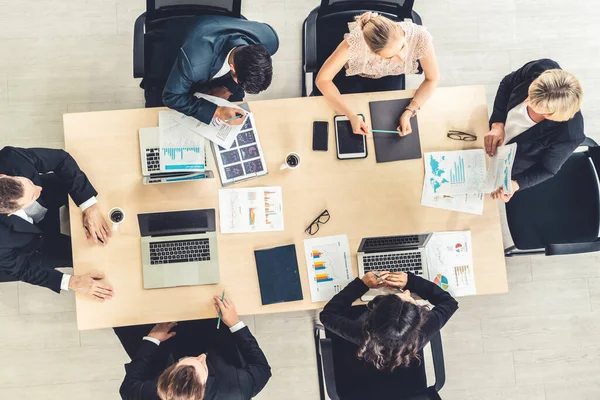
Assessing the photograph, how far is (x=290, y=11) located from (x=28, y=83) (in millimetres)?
1756

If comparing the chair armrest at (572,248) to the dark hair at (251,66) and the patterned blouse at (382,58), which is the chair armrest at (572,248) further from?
the dark hair at (251,66)

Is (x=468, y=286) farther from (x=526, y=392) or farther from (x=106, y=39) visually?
(x=106, y=39)

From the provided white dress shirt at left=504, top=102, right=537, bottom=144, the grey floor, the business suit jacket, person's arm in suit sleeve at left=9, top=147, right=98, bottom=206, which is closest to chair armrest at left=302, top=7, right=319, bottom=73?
the business suit jacket

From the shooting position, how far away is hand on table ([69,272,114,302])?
2.19 meters

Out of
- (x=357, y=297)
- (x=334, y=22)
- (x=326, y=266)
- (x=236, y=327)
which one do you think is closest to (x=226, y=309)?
(x=236, y=327)

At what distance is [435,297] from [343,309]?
44cm

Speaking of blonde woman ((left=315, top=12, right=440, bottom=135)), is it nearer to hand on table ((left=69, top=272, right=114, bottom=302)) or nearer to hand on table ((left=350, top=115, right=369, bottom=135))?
hand on table ((left=350, top=115, right=369, bottom=135))

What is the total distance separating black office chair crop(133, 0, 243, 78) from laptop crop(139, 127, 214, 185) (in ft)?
1.27

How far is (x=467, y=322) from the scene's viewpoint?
3.12m

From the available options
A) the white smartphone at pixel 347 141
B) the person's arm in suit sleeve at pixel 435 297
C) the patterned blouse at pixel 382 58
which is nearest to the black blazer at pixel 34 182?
the white smartphone at pixel 347 141

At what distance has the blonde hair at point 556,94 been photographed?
209 cm

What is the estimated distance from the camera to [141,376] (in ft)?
7.45

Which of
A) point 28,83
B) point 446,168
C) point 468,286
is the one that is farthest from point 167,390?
point 28,83

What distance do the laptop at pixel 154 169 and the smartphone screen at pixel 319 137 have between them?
52 centimetres
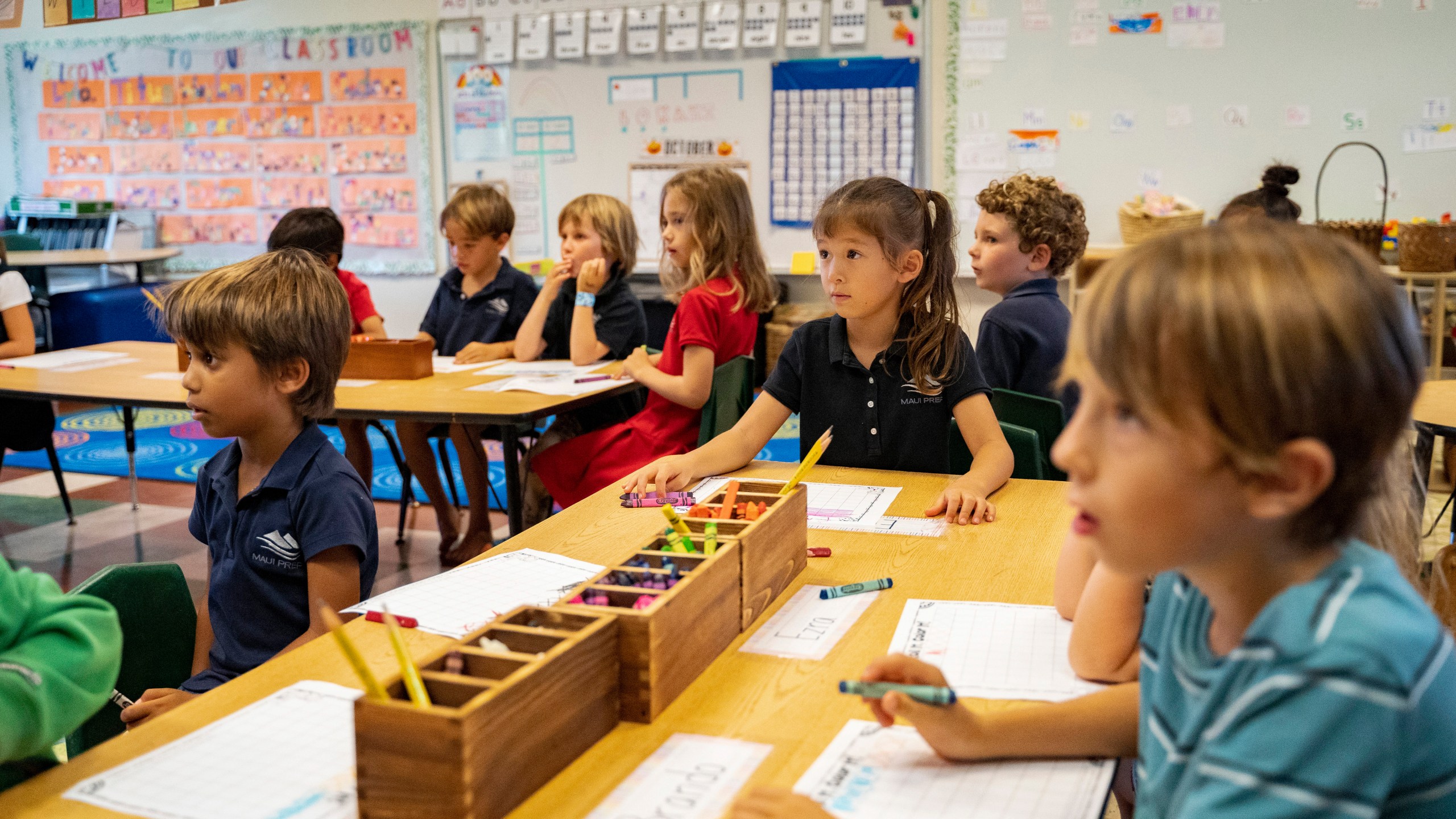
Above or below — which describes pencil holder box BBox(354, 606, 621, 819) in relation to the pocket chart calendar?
below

Exercise description: Change every "patterned blouse" in the material above to "printed blouse", and give the material again with nothing else altered. Omit the pictures.

The completed task:
Assessing the photograph, how far is (x=290, y=11) located from (x=28, y=83) (in millimetres)?
1756

If comparing the chair armrest at (572,248) to the dark hair at (251,66) and the printed blouse at (382,58), which is the chair armrest at (572,248) further from?
the dark hair at (251,66)

Is (x=468, y=286) farther from (x=526, y=392) or farther from (x=106, y=39) visually?
(x=106, y=39)

From the provided white dress shirt at left=504, top=102, right=537, bottom=144, the grey floor, the business suit jacket, person's arm in suit sleeve at left=9, top=147, right=98, bottom=206, which is closest to chair armrest at left=302, top=7, right=319, bottom=73?
the business suit jacket

From the shooting position, how far away is hand on table ([69,272,114,302])?
2.19 meters

Out of
- (x=357, y=297)
- (x=334, y=22)
- (x=326, y=266)
- (x=236, y=327)
which one do you think is closest to (x=226, y=309)?
(x=236, y=327)

At what distance is [435,297] from [343,309]?
44cm

Speaking of blonde woman ((left=315, top=12, right=440, bottom=135)), is it nearer to hand on table ((left=69, top=272, right=114, bottom=302)) or nearer to hand on table ((left=350, top=115, right=369, bottom=135))?
hand on table ((left=350, top=115, right=369, bottom=135))

What is the total distance separating black office chair crop(133, 0, 243, 78) from laptop crop(139, 127, 214, 185) (in ft)?
1.27

How far is (x=467, y=322) from the scene's viewpoint?
3.12m

From the available options
A) the white smartphone at pixel 347 141
B) the person's arm in suit sleeve at pixel 435 297
C) the printed blouse at pixel 382 58
which is nearest to the black blazer at pixel 34 182?
the white smartphone at pixel 347 141

At what distance has the blonde hair at point 556,94 been photographed?
209 cm

What is the estimated distance from the camera to [141,376] (in ft)?
7.45

Which of
A) point 28,83
B) point 446,168
C) point 468,286
is the one that is farthest from point 167,390?
point 28,83

What distance do the laptop at pixel 154 169 and the smartphone screen at pixel 319 137 have between them?
52 centimetres
Above or below — which describes pencil holder box BBox(354, 606, 621, 819) in relation to the pocket chart calendar?
below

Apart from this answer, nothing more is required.